**What is being asked:** Reproduce every item below character for character, leaving out the pictures.

**Available data:**
__________________________________________________

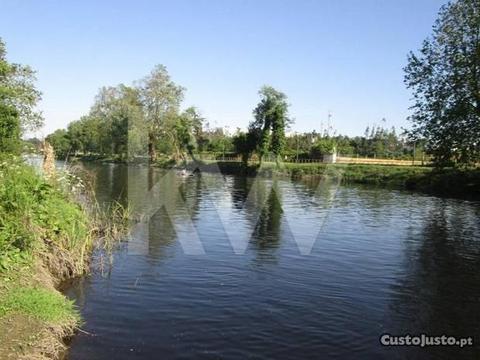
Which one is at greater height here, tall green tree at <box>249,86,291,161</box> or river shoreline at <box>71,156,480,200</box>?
tall green tree at <box>249,86,291,161</box>

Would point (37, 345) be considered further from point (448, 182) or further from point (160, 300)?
point (448, 182)

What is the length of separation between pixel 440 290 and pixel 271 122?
225ft

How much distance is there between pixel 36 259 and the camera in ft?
40.2

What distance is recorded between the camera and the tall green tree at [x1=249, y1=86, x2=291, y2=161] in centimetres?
8081

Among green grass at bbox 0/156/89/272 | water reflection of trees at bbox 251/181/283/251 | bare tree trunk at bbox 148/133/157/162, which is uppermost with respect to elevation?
bare tree trunk at bbox 148/133/157/162

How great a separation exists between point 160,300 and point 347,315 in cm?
475

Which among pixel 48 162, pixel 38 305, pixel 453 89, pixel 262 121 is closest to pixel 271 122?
pixel 262 121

__________________________________________________

**Right answer:**
Which one is at greater height here, tall green tree at <box>249,86,291,161</box> or river shoreline at <box>71,156,480,200</box>?
tall green tree at <box>249,86,291,161</box>

Would point (37, 345) be considered further from point (448, 182) or further from point (160, 300)?
point (448, 182)

What is the length of separation between pixel 440 290 and pixel 271 122?
225ft

How much distance is there between pixel 36 259 and the camera in ft?
40.2

What distance is recorded between the camera and the tall green tree at [x1=249, y1=86, x2=291, y2=161] in centimetres?
8081

Among green grass at bbox 0/156/89/272 | water reflection of trees at bbox 251/181/283/251 | bare tree trunk at bbox 148/133/157/162, which is uppermost with respect to elevation?
bare tree trunk at bbox 148/133/157/162

How great a separation exists between point 160,300 and point 347,315 in cm?
475

Which among pixel 48 162, pixel 38 305, pixel 453 89, pixel 262 121 is closest to pixel 271 122?
pixel 262 121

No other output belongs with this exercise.